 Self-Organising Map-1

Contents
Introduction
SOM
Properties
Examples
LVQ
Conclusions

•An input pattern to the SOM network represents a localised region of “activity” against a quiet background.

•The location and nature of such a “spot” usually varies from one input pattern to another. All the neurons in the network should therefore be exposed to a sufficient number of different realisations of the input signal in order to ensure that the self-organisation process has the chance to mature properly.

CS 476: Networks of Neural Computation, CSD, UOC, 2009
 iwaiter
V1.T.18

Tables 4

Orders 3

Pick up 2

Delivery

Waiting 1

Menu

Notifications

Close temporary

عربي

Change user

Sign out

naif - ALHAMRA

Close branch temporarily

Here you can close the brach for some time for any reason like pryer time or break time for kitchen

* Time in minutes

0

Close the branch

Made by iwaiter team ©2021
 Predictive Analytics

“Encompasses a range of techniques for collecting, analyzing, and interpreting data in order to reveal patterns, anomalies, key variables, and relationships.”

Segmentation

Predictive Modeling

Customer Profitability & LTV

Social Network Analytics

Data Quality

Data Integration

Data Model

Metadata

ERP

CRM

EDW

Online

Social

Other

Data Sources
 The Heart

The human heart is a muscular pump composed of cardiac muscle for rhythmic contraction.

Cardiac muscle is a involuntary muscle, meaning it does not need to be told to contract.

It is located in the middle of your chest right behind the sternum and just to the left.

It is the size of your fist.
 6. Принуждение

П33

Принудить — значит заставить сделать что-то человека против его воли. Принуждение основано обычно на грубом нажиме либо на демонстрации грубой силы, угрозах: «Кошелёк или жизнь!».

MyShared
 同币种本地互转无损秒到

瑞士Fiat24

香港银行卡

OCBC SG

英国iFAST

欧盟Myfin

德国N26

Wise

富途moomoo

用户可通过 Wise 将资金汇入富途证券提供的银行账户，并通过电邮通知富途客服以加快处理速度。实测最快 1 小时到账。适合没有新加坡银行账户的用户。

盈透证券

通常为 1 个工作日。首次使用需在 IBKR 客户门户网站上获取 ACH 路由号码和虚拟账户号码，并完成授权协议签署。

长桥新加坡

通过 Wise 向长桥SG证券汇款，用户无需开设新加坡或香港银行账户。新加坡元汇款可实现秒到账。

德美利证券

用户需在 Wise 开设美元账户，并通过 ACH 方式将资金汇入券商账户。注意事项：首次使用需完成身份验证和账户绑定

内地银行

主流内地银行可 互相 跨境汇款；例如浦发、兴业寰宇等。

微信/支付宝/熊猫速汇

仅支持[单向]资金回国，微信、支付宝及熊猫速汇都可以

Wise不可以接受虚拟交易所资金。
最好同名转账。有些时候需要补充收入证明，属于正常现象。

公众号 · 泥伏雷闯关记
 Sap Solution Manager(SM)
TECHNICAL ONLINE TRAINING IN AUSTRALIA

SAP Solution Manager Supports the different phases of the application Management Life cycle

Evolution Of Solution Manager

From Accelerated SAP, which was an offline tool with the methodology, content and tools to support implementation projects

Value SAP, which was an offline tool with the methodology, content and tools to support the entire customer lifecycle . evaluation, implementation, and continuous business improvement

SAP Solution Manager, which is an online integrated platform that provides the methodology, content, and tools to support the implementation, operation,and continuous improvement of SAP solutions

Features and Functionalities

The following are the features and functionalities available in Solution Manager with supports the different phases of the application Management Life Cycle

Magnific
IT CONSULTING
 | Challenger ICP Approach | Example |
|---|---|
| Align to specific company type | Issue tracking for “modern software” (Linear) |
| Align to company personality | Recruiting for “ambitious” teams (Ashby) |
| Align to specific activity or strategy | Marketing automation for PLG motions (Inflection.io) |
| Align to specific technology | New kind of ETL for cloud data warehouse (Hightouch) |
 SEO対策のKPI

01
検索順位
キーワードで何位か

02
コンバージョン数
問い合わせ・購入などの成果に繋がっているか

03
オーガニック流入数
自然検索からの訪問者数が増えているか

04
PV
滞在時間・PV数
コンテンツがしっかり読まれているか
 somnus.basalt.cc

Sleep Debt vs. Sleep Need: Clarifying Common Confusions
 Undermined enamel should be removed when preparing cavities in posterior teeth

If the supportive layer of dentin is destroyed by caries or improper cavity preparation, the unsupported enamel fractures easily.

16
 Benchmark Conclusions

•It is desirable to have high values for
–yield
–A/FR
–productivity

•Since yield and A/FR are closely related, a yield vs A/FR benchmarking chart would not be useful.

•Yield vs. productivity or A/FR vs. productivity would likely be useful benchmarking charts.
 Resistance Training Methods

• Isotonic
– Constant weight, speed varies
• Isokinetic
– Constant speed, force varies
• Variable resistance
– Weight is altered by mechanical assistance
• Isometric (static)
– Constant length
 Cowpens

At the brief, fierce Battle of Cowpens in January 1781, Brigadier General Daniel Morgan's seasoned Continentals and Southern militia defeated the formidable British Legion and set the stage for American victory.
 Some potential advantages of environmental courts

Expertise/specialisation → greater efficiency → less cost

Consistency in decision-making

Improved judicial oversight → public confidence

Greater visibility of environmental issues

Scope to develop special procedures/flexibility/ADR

Required action: Return the full listing, character for character.

Answer box:
 Self-Organising Map-1

Contents
Introduction
SOM
Properties
Examples
LVQ
Conclusions

•An input pattern to the SOM network represents a localised region of “activity” against a quiet background.

•The location and nature of such a “spot” usually varies from one input pattern to another. All the neurons in the network should therefore be exposed to a sufficient number of different realisations of the input signal in order to ensure that the self-organisation process has the chance to mature properly.

CS 476: Networks of Neural Computation, CSD, UOC, 2009
 iwaiter
V1.T.18

Tables 4

Orders 3

Pick up 2

Delivery

Waiting 1

Menu

Notifications

Close temporary

عربي

Change user

Sign out

naif - ALHAMRA

Close branch temporarily

Here you can close the brach for some time for any reason like pryer time or break time for kitchen

* Time in minutes

0

Close the branch

Made by iwaiter team ©2021
 Predictive Analytics

“Encompasses a range of techniques for collecting, analyzing, and interpreting data in order to reveal patterns, anomalies, key variables, and relationships.”

Segmentation

Predictive Modeling

Customer Profitability & LTV

Social Network Analytics

Data Quality

Data Integration

Data Model

Metadata

ERP

CRM

EDW

Online

Social

Other

Data Sources
 The Heart

The human heart is a muscular pump composed of cardiac muscle for rhythmic contraction.

Cardiac muscle is a involuntary muscle, meaning it does not need to be told to contract.

It is located in the middle of your chest right behind the sternum and just to the left.

It is the size of your fist.
 6. Принуждение

П33

Принудить — значит заставить сделать что-то человека против его воли. Принуждение основано обычно на грубом нажиме либо на демонстрации грубой силы, угрозах: «Кошелёк или жизнь!».

MyShared
 同币种本地互转无损秒到

瑞士Fiat24

香港银行卡

OCBC SG

英国iFAST

欧盟Myfin

德国N26

Wise

富途moomoo

用户可通过 Wise 将资金汇入富途证券提供的银行账户，并通过电邮通知富途客服以加快处理速度。实测最快 1 小时到账。适合没有新加坡银行账户的用户。

盈透证券

通常为 1 个工作日。首次使用需在 IBKR 客户门户网站上获取 ACH 路由号码和虚拟账户号码，并完成授权协议签署。

长桥新加坡

通过 Wise 向长桥SG证券汇款，用户无需开设新加坡或香港银行账户。新加坡元汇款可实现秒到账。

德美利证券

用户需在 Wise 开设美元账户，并通过 ACH 方式将资金汇入券商账户。注意事项：首次使用需完成身份验证和账户绑定

内地银行

主流内地银行可 互相 跨境汇款；例如浦发、兴业寰宇等。

微信/支付宝/熊猫速汇

仅支持[单向]资金回国，微信、支付宝及熊猫速汇都可以

Wise不可以接受虚拟交易所资金。
最好同名转账。有些时候需要补充收入证明，属于正常现象。

公众号 · 泥伏雷闯关记
 Sap Solution Manager(SM)
TECHNICAL ONLINE TRAINING IN AUSTRALIA

SAP Solution Manager Supports the different phases of the application Management Life cycle

Evolution Of Solution Manager

From Accelerated SAP, which was an offline tool with the methodology, content and tools to support implementation projects

Value SAP, which was an offline tool with the methodology, content and tools to support the entire customer lifecycle . evaluation, implementation, and continuous business improvement

SAP Solution Manager, which is an online integrated platform that provides the methodology, content, and tools to support the implementation, operation,and continuous improvement of SAP solutions

Features and Functionalities

The following are the features and functionalities available in Solution Manager with supports the different phases of the application Management Life Cycle

Magnific
IT CONSULTING
 | Challenger ICP Approach | Example |
|---|---|
| Align to specific company type | Issue tracking for “modern software” (Linear) |
| Align to company personality | Recruiting for “ambitious” teams (Ashby) |
| Align to specific activity or strategy | Marketing automation for PLG motions (Inflection.io) |
| Align to specific technology | New kind of ETL for cloud data warehouse (Hightouch) |
 SEO対策のKPI

01
検索順位
キーワードで何位か

02
コンバージョン数
問い合わせ・購入などの成果に繋がっているか

03
オーガニック流入数
自然検索からの訪問者数が増えているか

04
PV
滞在時間・PV数
コンテンツがしっかり読まれているか
 somnus.basalt.cc

Sleep Debt vs. Sleep Need: Clarifying Common Confusions
 Undermined enamel should be removed when preparing cavities in posterior teeth

If the supportive layer of dentin is destroyed by caries or improper cavity preparation, the unsupported enamel fractures easily.

16
 Benchmark Conclusions

•It is desirable to have high values for
–yield
–A/FR
–productivity

•Since yield and A/FR are closely related, a yield vs A/FR benchmarking chart would not be useful.

•Yield vs. productivity or A/FR vs. productivity would likely be useful benchmarking charts.
 Resistance Training Methods

• Isotonic
– Constant weight, speed varies
• Isokinetic
– Constant speed, force varies
• Variable resistance
– Weight is altered by mechanical assistance
• Isometric (static)
– Constant length
 Cowpens

At the brief, fierce Battle of Cowpens in January 1781, Brigadier General Daniel Morgan's seasoned Continentals and Southern militia defeated the formidable British Legion and set the stage for American victory.
 Some potential advantages of environmental courts

Expertise/specialisation → greater efficiency → less cost

Consistency in decision-making

Improved judicial oversight → public confidence

Greater visibility of environmental issues

Scope to develop special procedures/flexibility/ADR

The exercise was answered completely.